Exercise instructions - In the records below, change every "glossy red skin" to "shiny red skin" and reproduce the records with nothing else altered, leaving out the pictures.

★ ★ ★ ★ ★

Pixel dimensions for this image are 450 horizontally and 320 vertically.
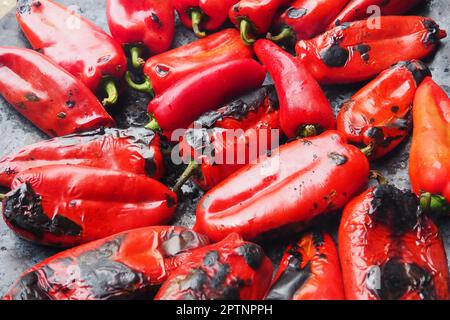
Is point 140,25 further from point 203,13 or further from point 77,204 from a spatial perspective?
point 77,204

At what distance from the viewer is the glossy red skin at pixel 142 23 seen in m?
2.85

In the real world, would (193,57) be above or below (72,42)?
below

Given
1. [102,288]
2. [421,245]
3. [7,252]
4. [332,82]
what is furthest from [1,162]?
[421,245]

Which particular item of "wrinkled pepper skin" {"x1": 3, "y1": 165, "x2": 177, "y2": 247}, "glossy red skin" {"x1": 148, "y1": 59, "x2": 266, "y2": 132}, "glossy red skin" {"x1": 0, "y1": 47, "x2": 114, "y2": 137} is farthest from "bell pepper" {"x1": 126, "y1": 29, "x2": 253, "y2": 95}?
"wrinkled pepper skin" {"x1": 3, "y1": 165, "x2": 177, "y2": 247}

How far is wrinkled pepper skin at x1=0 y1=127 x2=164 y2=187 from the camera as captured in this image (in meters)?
2.41

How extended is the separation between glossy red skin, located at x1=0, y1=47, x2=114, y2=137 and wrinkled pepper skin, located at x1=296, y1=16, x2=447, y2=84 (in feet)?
3.22

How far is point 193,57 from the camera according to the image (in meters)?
2.78

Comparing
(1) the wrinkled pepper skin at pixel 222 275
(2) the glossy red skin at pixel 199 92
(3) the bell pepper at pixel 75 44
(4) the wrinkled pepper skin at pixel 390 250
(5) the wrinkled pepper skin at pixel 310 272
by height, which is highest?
(3) the bell pepper at pixel 75 44

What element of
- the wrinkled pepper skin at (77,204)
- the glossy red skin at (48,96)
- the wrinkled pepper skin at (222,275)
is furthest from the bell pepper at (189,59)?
the wrinkled pepper skin at (222,275)

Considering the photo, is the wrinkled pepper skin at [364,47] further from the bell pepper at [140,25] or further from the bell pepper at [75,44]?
the bell pepper at [75,44]

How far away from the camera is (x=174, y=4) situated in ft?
9.73

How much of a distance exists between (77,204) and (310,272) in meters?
0.92

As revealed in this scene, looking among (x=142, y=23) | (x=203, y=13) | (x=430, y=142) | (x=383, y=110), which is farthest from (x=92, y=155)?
(x=430, y=142)

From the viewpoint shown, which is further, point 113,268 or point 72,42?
Result: point 72,42
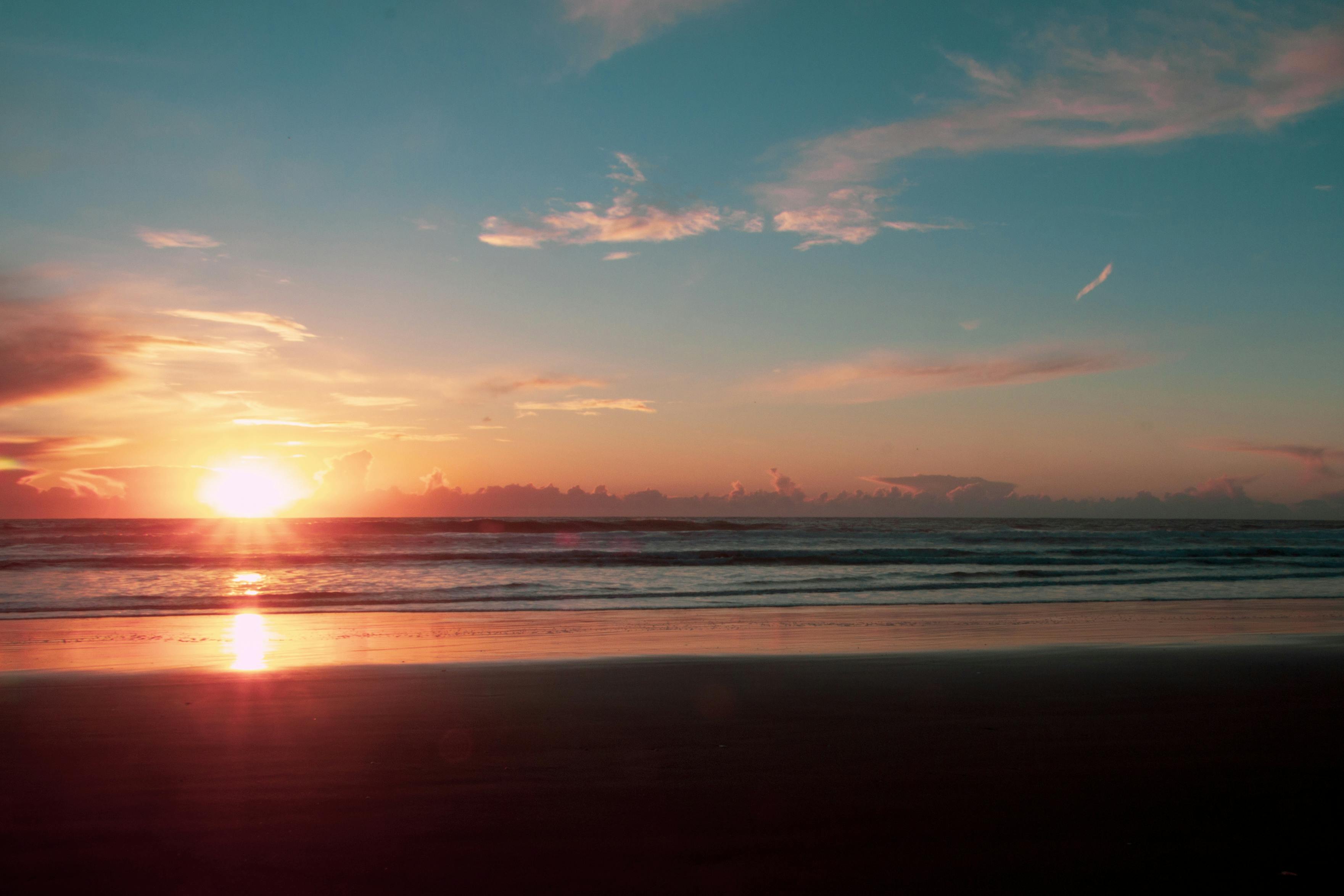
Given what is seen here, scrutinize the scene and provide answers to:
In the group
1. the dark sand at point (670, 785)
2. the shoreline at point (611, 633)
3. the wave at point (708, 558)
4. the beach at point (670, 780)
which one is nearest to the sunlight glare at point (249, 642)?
the shoreline at point (611, 633)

★ ★ ★ ★ ★

Complete answer -
Pixel dimensions for this image are 450 horizontally and 320 vertically.
Is point 140,25 further from point 203,13 or further from point 77,204 from a spatial perspective?
point 77,204

At what distance from the viewer is the shiny red skin at pixel 142 23 seen in m?
2.85

In the real world, would (193,57) be above or below (72,42)?
below

Given
1. [102,288]
2. [421,245]
3. [7,252]
4. [332,82]
what is furthest from [1,162]?
[421,245]

Which particular item of "wrinkled pepper skin" {"x1": 3, "y1": 165, "x2": 177, "y2": 247}, "shiny red skin" {"x1": 148, "y1": 59, "x2": 266, "y2": 132}, "shiny red skin" {"x1": 0, "y1": 47, "x2": 114, "y2": 137} is farthest from "bell pepper" {"x1": 126, "y1": 29, "x2": 253, "y2": 95}?
"wrinkled pepper skin" {"x1": 3, "y1": 165, "x2": 177, "y2": 247}

How far is wrinkled pepper skin at x1=0 y1=127 x2=164 y2=187 from the camera as captured in this image (in meters)?
2.41

How extended is the separation between shiny red skin, located at x1=0, y1=47, x2=114, y2=137 and wrinkled pepper skin, located at x1=296, y1=16, x2=447, y2=84 (in feet)?
3.22

How far is point 193,57 from the camera according to the image (in meters)?
2.78

Comparing
(1) the wrinkled pepper skin at pixel 222 275
(2) the shiny red skin at pixel 199 92
(3) the bell pepper at pixel 75 44
(4) the wrinkled pepper skin at pixel 390 250
(5) the wrinkled pepper skin at pixel 310 272
by height, which is highest?
(3) the bell pepper at pixel 75 44

What element of
- the wrinkled pepper skin at (77,204)
- the shiny red skin at (48,96)
- the wrinkled pepper skin at (222,275)
is furthest from the bell pepper at (189,59)?
the wrinkled pepper skin at (222,275)

Considering the photo, is the wrinkled pepper skin at [364,47] further from the bell pepper at [140,25] or further from the bell pepper at [75,44]?
the bell pepper at [75,44]

How far away from the camera is (x=174, y=4) situated in ft?
9.73

How much of a distance exists between (77,204) and (310,272) in meters?
0.92

As revealed in this scene, looking among (x=142, y=23) | (x=203, y=13) | (x=430, y=142) | (x=383, y=110), which is farthest from (x=92, y=155)?
(x=430, y=142)

From the viewpoint shown, which is further, point 113,268 or point 72,42?
Result: point 72,42
Given what is seen here, scrutinize the scene and provide answers to:
In the group
1. the dark sand at point (670, 785)
2. the shoreline at point (611, 633)
3. the wave at point (708, 558)
4. the beach at point (670, 780)
which one is nearest to the sunlight glare at point (249, 642)?
the shoreline at point (611, 633)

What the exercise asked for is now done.